TASK STATEMENT:
The lines to be set down run from the line containing "How far in the" through the final line of the data below; print them exactly and print nothing else.

PROVIDED INFORMATION:
***

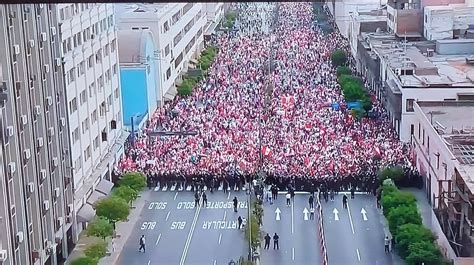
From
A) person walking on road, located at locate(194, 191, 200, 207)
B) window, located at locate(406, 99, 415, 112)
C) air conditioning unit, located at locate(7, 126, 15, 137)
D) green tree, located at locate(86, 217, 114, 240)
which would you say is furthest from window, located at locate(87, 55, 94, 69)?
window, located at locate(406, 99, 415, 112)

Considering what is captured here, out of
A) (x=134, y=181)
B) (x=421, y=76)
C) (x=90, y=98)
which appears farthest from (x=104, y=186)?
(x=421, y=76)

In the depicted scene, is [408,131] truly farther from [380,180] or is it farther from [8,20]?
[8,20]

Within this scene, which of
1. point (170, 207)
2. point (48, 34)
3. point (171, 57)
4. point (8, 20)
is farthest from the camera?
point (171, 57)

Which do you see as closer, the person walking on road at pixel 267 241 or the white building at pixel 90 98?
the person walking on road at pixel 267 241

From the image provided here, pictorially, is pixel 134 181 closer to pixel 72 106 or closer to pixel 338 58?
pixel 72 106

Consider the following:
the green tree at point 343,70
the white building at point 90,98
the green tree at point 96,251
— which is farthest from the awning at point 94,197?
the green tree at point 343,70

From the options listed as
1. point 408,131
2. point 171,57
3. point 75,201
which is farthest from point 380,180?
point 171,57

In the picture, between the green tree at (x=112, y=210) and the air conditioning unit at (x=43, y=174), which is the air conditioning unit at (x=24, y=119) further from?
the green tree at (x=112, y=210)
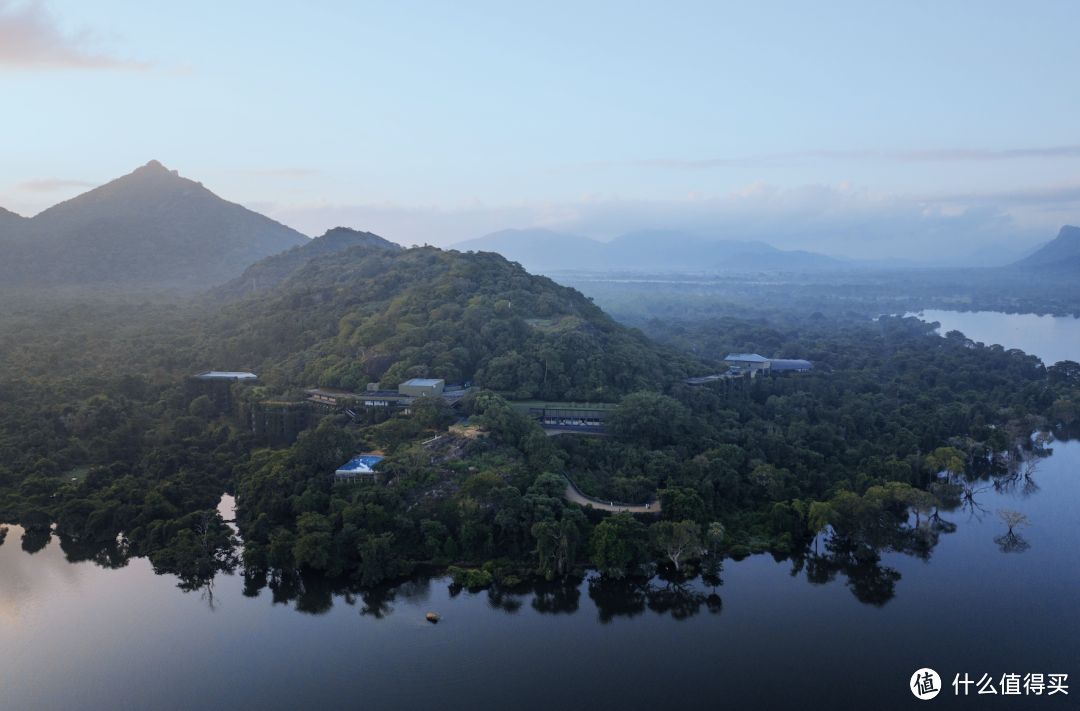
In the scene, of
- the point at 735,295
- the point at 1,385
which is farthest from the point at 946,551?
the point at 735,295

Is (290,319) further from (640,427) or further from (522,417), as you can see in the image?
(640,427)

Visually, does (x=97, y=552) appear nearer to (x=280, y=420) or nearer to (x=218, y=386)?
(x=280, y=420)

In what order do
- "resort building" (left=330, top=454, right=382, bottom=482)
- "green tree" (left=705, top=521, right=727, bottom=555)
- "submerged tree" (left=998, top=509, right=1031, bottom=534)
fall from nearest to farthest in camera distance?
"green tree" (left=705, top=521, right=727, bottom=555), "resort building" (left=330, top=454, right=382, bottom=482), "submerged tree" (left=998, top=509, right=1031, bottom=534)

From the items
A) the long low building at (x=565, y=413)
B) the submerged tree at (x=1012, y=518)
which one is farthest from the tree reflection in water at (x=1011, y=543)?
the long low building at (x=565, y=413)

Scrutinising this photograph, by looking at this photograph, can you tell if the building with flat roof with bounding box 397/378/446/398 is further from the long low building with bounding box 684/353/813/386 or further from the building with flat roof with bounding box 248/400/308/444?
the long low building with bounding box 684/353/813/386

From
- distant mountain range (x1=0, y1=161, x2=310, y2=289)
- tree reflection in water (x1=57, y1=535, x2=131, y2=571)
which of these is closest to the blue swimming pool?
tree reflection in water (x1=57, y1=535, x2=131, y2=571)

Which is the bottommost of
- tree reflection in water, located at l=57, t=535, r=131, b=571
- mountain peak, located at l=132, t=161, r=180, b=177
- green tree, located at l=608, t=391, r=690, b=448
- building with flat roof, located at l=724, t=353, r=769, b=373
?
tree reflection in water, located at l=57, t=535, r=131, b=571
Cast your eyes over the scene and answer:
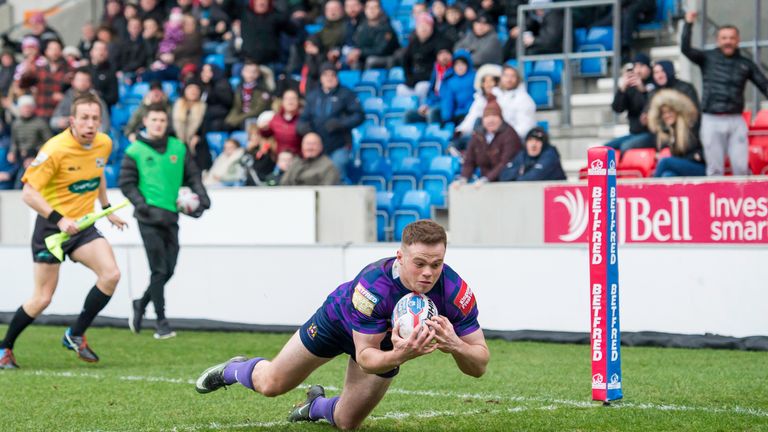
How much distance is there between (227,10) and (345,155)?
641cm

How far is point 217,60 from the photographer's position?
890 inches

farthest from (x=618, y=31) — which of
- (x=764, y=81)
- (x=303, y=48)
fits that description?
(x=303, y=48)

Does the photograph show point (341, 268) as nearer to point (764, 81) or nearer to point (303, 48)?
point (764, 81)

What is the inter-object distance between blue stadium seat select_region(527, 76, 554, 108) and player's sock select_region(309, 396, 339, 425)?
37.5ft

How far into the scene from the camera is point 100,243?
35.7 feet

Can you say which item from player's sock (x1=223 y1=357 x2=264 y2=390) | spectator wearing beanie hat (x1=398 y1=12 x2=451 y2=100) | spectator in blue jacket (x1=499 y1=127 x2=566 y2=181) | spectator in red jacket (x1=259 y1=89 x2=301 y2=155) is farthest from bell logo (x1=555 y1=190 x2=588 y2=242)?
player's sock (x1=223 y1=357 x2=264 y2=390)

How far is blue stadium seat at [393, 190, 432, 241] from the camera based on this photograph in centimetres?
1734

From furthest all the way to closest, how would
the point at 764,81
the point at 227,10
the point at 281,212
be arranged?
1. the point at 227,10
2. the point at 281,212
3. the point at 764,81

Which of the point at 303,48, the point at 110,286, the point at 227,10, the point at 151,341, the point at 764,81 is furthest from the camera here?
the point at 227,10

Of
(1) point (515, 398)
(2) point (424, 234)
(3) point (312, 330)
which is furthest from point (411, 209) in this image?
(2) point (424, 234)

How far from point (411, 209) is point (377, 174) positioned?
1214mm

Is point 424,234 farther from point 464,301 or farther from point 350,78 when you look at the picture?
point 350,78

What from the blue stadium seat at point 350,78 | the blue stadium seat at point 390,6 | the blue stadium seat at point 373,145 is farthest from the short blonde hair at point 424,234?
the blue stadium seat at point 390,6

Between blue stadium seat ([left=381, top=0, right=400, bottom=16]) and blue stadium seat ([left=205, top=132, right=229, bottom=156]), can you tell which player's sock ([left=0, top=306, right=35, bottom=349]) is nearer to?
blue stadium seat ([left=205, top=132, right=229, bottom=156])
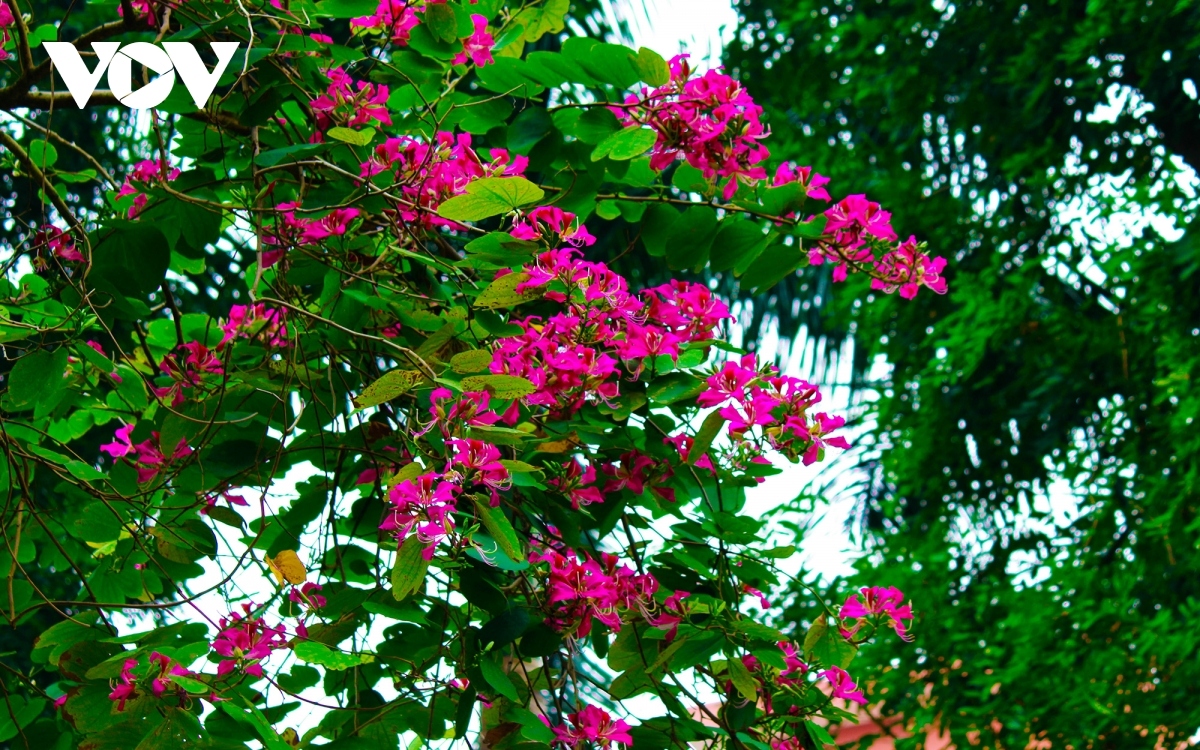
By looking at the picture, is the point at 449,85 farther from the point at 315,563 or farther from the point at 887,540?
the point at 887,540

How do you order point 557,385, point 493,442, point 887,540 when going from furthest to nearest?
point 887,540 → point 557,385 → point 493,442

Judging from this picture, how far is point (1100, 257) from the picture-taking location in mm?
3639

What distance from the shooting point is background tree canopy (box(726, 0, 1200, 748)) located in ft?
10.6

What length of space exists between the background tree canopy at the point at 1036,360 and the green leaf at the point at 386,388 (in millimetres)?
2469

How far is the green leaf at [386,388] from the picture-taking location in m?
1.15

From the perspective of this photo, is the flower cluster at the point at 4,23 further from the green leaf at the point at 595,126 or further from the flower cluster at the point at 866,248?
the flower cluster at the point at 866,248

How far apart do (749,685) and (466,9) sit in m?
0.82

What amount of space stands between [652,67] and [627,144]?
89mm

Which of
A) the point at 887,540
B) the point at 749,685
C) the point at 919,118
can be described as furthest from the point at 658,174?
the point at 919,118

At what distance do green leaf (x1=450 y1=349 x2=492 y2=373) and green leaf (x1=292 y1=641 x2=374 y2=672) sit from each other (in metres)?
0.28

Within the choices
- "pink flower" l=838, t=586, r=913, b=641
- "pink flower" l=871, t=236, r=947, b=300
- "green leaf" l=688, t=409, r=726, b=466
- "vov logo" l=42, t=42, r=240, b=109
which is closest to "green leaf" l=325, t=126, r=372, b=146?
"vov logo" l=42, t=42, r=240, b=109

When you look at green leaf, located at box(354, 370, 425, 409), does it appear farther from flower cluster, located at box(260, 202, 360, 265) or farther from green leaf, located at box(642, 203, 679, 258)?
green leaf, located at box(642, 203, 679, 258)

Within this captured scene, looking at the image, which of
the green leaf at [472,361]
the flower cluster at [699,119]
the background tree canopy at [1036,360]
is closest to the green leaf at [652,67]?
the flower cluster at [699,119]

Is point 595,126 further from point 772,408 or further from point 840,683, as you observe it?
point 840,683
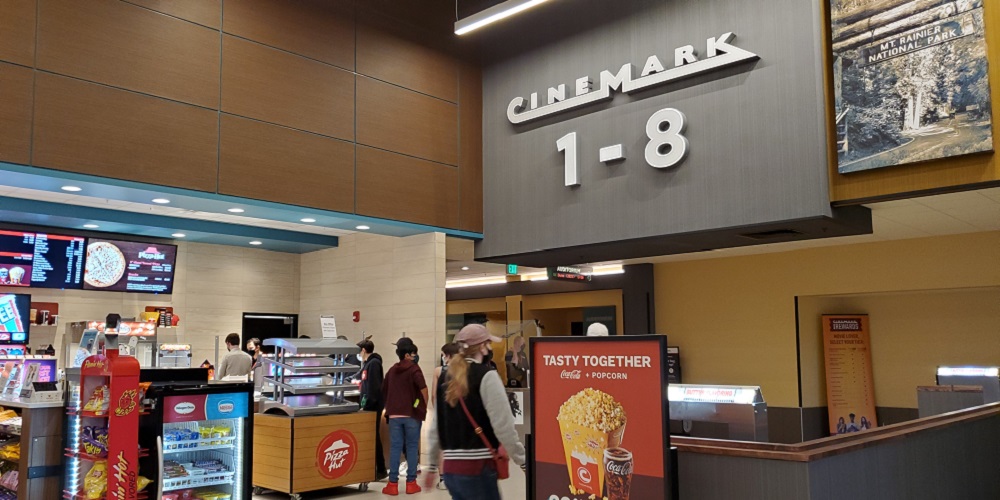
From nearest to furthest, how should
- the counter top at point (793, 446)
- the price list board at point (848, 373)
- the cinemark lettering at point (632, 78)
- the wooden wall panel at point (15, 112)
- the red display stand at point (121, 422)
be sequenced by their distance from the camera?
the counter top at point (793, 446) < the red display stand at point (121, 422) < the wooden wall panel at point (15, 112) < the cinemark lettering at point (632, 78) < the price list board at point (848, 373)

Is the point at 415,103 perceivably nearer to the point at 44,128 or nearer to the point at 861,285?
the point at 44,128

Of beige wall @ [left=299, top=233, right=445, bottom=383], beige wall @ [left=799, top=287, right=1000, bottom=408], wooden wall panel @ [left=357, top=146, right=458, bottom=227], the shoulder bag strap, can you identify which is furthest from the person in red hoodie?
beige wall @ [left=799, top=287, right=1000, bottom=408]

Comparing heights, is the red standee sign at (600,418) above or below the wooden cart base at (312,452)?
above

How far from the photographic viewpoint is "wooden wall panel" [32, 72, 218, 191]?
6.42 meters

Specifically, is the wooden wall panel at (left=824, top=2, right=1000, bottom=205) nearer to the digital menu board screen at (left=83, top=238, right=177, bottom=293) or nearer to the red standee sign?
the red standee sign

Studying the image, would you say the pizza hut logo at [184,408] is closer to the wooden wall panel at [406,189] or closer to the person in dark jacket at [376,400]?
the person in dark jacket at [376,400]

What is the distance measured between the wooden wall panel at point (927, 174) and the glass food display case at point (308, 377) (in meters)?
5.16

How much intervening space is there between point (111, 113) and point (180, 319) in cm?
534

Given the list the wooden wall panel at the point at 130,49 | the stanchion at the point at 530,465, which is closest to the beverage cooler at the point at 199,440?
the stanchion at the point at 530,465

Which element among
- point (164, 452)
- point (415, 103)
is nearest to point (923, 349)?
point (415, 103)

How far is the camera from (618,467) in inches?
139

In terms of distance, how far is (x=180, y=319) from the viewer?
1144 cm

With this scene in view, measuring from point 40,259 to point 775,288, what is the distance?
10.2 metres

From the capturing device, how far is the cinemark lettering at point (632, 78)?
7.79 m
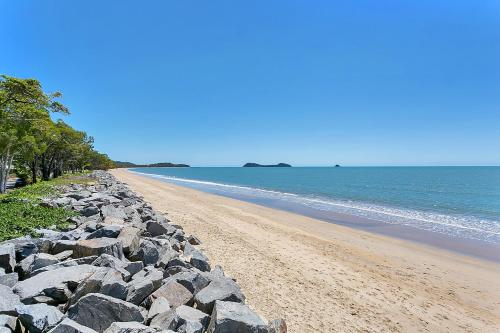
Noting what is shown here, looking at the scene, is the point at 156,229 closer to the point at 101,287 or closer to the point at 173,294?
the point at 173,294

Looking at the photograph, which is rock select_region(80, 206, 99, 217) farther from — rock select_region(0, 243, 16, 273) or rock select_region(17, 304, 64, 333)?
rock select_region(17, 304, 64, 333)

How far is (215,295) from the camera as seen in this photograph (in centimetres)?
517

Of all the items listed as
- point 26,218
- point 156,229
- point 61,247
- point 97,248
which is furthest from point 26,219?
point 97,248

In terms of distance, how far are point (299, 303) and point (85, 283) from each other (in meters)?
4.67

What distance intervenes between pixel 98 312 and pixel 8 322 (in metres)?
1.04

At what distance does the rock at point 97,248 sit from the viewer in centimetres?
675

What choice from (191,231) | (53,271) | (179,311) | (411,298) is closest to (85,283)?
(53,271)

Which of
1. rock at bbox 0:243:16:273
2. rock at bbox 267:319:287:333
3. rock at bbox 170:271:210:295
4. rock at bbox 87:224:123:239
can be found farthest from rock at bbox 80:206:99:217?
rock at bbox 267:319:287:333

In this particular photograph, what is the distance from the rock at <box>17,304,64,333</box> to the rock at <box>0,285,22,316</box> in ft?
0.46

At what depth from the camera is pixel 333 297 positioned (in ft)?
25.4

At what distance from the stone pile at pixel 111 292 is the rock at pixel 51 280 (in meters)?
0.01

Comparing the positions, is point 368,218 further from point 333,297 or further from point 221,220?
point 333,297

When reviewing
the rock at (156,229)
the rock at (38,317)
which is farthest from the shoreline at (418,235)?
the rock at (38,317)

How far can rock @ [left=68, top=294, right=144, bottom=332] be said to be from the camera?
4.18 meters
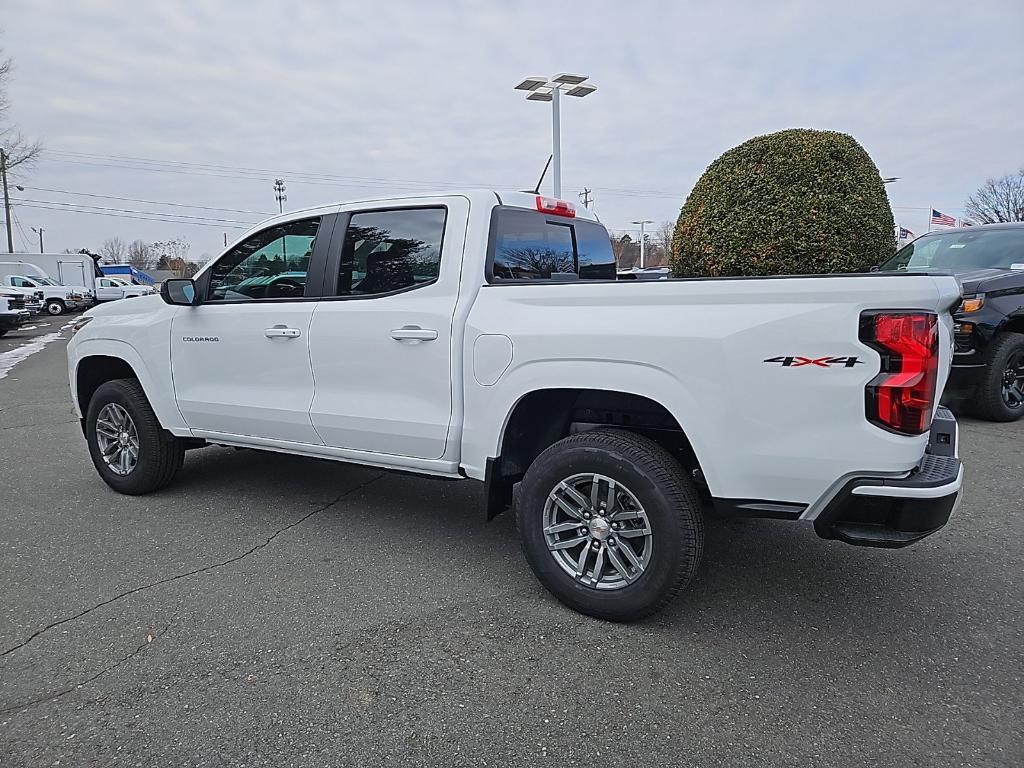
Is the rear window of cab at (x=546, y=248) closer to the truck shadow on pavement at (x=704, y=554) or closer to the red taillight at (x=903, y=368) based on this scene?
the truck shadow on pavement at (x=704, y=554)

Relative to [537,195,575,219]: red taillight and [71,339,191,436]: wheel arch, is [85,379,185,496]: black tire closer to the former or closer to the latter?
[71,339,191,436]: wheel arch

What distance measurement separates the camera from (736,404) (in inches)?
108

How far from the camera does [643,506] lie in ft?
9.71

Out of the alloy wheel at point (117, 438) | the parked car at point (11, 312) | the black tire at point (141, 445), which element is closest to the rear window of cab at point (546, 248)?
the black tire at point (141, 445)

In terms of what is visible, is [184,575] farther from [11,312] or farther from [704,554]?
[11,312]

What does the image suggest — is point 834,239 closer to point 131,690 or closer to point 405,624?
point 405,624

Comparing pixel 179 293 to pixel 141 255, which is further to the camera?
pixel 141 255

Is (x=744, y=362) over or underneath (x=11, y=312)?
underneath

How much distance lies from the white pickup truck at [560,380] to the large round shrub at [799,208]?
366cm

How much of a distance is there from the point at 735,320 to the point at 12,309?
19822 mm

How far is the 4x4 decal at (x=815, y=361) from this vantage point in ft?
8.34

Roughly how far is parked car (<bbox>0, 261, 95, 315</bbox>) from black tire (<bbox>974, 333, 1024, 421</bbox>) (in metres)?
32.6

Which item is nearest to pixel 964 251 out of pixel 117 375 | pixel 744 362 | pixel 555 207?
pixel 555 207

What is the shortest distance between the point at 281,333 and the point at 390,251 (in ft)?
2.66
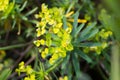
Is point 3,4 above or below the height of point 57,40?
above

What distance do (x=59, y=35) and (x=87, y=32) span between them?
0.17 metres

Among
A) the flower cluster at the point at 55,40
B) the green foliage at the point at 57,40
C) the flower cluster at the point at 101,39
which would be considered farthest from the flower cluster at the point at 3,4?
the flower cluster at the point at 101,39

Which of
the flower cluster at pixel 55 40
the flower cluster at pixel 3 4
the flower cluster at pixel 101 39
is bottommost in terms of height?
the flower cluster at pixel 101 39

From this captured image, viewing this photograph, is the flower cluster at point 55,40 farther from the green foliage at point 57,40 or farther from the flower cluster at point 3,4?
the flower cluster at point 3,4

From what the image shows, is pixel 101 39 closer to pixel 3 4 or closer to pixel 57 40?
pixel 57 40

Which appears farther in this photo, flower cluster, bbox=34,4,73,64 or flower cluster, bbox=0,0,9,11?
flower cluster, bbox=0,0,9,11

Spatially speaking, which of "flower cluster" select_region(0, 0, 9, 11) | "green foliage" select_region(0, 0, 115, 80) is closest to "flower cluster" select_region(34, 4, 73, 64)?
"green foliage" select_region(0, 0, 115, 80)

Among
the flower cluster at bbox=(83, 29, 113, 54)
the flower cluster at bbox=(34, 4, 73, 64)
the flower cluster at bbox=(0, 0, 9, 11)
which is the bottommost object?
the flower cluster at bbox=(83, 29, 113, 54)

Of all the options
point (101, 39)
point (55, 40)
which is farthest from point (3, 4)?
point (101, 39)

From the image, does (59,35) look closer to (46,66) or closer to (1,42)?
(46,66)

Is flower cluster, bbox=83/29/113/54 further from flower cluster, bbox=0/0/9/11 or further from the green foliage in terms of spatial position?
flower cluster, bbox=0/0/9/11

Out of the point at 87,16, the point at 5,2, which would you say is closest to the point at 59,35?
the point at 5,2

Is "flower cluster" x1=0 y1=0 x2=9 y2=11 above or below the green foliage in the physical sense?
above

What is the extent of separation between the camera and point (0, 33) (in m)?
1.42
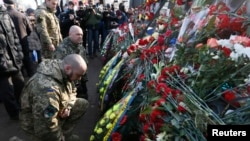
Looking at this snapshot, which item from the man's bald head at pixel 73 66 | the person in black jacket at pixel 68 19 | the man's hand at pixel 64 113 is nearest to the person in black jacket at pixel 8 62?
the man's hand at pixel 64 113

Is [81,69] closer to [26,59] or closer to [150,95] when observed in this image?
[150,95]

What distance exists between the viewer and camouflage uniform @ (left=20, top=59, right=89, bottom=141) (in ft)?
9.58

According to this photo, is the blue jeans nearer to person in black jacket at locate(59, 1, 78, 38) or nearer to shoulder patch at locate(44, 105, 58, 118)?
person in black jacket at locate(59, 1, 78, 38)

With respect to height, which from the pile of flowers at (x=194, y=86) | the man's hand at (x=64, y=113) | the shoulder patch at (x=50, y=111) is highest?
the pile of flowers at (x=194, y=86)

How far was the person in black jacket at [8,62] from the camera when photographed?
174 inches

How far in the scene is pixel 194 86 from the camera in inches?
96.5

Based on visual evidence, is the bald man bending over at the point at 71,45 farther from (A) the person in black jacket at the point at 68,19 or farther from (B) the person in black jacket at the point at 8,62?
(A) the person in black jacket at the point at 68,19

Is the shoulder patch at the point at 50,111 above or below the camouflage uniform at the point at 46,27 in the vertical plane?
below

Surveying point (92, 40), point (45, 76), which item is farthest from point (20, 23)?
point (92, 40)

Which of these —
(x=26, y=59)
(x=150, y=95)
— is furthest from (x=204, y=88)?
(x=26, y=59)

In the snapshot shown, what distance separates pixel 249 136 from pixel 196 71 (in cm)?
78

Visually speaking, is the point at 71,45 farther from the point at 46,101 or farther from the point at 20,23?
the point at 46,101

***

WORKED ANSWER:
How far in the scene is pixel 194 86 from the camera in inches?
96.5

Based on visual evidence, is the bald man bending over at the point at 71,45 farther from (A) the person in black jacket at the point at 68,19 or farther from (B) the person in black jacket at the point at 8,62?
(A) the person in black jacket at the point at 68,19

Is the shoulder patch at the point at 50,111 above or below the camouflage uniform at the point at 46,27 in the vertical plane?
below

Surveying point (92, 40), point (45, 76), which item is farthest from point (20, 23)?
point (92, 40)

Which of these —
(x=26, y=59)
(x=150, y=95)
— is furthest from (x=204, y=88)?
(x=26, y=59)

In the snapshot shown, what distance separates pixel 249 136 from pixel 196 71 (in cm)?
78

Visually speaking, is the point at 71,45 farther from the point at 46,101 or farther from the point at 20,23?
the point at 46,101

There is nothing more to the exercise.